::: Data segment :::

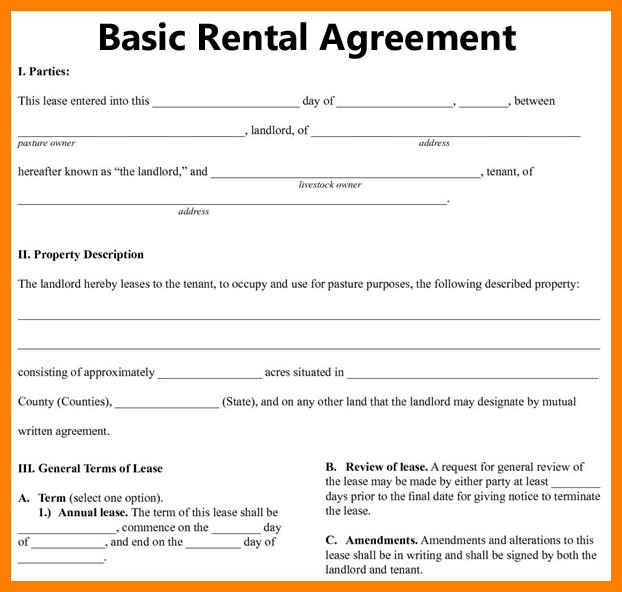 Basic Rental Agreement Fillable Basic Room Rental Agreement : vlashed
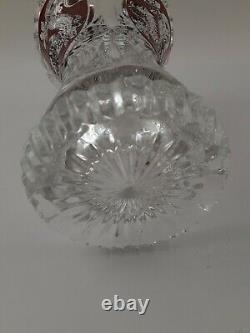Vintage Scalloped, Etched & Deep Cut Dragon Motif Vase 9H, 5-1/2W, 3.25 base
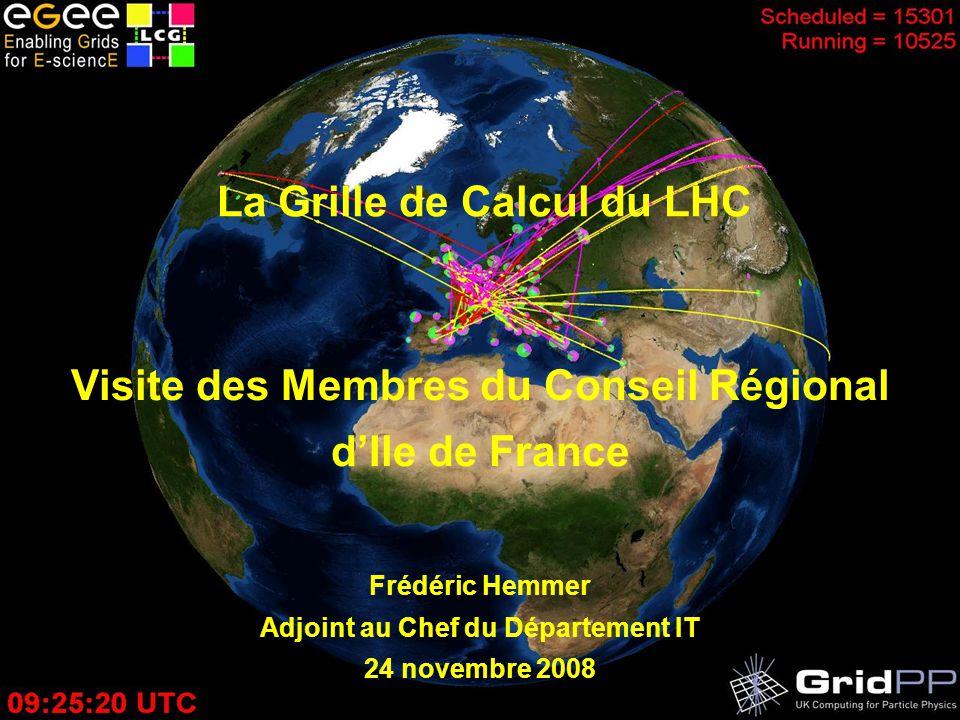 La Grille de Calcul du LHC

:::

Directions for this task: Please write the data out again exactly, but do not carry over the pictures.

Answer for the task:
 Basic Rental Agreement Fillable Basic Room Rental Agreement : vlashed
Vintage Scalloped, Etched & Deep Cut Dragon Motif Vase 9H, 5-1/2W, 3.25 base
 La Grille de Calcul du LHC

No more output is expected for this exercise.